Saturday, October 02, 2010

Sabbatical over

Too much life for blogging, since July. Freud is supposed to have said  that all that really matters is Love and Work.  If that be so, then I live as one should, because all I do is love, and work.  Term began on the 20th, and I enjoy the contact with bright, hopeful youngsters again.
In the tail end of the Summer, I read through some engaging stuff: (the English and Irish text of) a parallel-text anthology of  Irish poetry with Czech translations (ISBN 80-86055-80-9), a collection of essays about Ireland, by a German journalist (Ralph Sotscheck, Saint Patrick in der Bingohalle, Irische Einblicke, ISBN 3-85452-718-7), Collected Stories by V.S. Pritchett (ISBN 0-7011-2305-2), a collection by Isaac Bashevis Singer (A Crown of Feathers  and other stories, ISBN 0-224-00986-9),
a translation of The Analects of Confucius (ISBN 978-1853-26462-7), a biography of the poet Attila Josef, by Thomas Kabdebo (ISBN 1-89792202-7), a couple of rather dated books on cosmology:
G.J. Whitrow, the Structure and Evolution of the Universe, Hutchinson, 1959; and G.C. McVittie, Fact and Theory in Cosmology, Eyre and Spottiswoode, 1961, and I reread a translation of J.L. Borges collection Ficciones, Grove Press 1962 and Feynman's sparkling and provocative memoir, Surely You're Joking, Mr.

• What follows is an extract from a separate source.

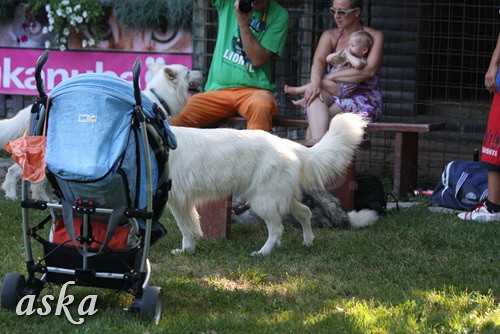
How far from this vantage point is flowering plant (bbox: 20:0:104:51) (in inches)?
354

Feynman!    Pritchett and Singer are just brilliant, but  I can't imagine what I saw in Borges. 
Now I'm just reading Maths, apart from occasional dips into the Tale of Genji.  It looks as though this novel will take me a long, long time.
I'm teaching introductory mathematical computing, with Maple, and basic real analysis.
I'm currently investigating the distribution of cubic residues to composite moduli, with an application in view to Diophantine approximation.  I like number theory, but have a lot to learn.